Dog Eat Dog


The room was cold, dark and wet with mildew and blood which made little crimson rivers leading down the tiny crevices on the cement basement floor. An echo of raging silence bounced off the walls. And the pain. Oh, the pain!

With my immense love for whiskey, I always imagined I’d end up waking up in a puddle of vomit one day, but never blood. Nevertheless, when I came to, there I was, lying in a pool of blood. And the pain emitting from my whole body screamed that it was definitely my own. My head pounded like a hangover. That was to be expected. And my leg… Oh, God! I can see the bone! Nausea gripped my stomach with icy fingers. The dagger was still protruding from the gash. I gripped the handle and tried with all my might not to tense with the expectancy of pain. The blade was quick to extract, and what little light there was glinted off a bloodless spot of the knife and shone in my eyes before the immeasurable amount of pain weighed my eyelids down once again.

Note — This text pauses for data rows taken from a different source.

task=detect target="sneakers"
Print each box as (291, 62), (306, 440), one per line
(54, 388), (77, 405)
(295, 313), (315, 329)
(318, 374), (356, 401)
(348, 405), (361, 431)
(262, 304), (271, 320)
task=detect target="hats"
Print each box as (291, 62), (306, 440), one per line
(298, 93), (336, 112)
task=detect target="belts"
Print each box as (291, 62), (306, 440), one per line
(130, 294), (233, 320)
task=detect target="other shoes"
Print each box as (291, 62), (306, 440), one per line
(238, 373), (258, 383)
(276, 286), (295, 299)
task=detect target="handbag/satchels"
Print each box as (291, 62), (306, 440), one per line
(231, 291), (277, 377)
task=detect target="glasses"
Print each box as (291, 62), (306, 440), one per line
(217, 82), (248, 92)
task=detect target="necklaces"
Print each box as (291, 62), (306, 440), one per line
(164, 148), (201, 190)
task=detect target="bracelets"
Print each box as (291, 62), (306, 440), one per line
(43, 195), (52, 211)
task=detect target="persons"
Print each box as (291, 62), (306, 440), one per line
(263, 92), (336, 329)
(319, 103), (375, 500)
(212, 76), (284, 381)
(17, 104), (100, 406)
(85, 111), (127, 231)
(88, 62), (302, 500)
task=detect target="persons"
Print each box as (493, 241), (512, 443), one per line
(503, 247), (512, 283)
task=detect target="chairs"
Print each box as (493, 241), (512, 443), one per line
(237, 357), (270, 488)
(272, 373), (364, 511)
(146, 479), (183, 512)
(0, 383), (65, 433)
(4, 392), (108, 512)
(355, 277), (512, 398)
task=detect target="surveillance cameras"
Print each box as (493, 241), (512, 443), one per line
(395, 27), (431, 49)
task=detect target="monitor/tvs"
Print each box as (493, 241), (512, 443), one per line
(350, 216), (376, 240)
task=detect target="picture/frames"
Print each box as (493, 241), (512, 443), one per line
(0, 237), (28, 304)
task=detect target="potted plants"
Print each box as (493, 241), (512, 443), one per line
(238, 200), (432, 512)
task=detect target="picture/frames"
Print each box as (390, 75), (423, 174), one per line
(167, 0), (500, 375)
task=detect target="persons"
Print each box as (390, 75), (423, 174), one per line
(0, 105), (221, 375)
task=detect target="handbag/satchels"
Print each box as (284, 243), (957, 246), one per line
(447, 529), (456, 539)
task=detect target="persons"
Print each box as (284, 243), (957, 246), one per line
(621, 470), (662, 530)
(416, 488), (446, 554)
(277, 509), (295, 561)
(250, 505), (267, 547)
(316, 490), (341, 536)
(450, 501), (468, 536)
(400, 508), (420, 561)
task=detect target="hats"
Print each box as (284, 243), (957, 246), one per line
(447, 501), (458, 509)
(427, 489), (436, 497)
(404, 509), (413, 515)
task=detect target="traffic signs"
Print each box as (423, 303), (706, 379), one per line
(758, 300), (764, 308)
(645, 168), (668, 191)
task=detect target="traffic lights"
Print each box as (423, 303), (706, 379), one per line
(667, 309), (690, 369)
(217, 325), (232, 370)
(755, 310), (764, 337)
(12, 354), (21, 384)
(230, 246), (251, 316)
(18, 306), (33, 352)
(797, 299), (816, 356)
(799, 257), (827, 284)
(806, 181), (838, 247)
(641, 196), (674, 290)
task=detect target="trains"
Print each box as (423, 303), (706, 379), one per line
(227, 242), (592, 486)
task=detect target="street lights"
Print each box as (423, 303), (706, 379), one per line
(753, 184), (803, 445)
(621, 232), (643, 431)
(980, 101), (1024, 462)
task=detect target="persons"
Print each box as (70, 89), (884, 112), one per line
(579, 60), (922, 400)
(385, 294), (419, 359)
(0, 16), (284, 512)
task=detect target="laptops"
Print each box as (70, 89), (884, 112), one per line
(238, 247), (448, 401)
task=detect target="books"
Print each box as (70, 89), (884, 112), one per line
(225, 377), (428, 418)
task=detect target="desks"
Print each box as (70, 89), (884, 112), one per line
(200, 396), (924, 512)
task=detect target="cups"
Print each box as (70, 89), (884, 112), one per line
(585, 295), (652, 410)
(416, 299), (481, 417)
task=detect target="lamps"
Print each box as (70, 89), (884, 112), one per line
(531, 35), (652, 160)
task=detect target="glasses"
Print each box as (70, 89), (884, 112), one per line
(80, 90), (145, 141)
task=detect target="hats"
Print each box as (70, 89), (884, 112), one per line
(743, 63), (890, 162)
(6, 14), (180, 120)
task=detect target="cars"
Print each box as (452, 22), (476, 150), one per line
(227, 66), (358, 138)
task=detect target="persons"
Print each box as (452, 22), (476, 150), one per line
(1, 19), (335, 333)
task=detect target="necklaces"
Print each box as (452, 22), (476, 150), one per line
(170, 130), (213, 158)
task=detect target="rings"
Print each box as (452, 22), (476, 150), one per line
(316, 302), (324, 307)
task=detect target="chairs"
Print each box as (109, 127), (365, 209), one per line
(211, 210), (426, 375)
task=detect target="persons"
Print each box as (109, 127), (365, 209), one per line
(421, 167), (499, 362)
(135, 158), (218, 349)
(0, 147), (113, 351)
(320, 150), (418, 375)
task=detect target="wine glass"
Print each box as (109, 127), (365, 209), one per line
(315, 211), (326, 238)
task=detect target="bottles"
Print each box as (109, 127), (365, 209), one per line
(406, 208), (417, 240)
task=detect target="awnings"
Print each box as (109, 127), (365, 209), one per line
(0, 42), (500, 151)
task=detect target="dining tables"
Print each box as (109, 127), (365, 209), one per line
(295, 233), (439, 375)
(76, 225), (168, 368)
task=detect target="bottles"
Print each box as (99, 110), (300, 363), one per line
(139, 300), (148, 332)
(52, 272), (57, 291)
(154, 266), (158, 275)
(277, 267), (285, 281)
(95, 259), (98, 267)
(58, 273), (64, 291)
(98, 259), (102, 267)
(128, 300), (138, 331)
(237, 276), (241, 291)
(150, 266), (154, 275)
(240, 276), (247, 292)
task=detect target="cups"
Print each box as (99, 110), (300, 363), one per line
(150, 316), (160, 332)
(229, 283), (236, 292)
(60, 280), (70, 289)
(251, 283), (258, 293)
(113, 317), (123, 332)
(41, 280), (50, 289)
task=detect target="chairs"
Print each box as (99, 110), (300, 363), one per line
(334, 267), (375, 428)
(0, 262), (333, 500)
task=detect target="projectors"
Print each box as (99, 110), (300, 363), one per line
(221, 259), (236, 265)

When I awoke moments later, a familiar figure was tending to my wounds. Her raven locks were quite a bit grubbier than I last remembered, and she had a far-away look in her eyes. It was the same far-away look she flashed me as the men in white jackets dragged her kicking and screaming into the back of the van. It was the same far-away look she flashed me when she threw a box of crayons at my head the one day I’d gone to visit her.

“Morgan?” I managed to say. “Morgan, what are you—“

“Don’t go thinking I’m helping you out by bandaging you up, Fey,” she sneered, coldly. “I’m only trying to preserve the leftovers.”

“What?” I noticed that her face was stained brown from the dried blood around her mouth and down her chin. She dangled a piece of raw meat in front of my face and popped it into her mouth.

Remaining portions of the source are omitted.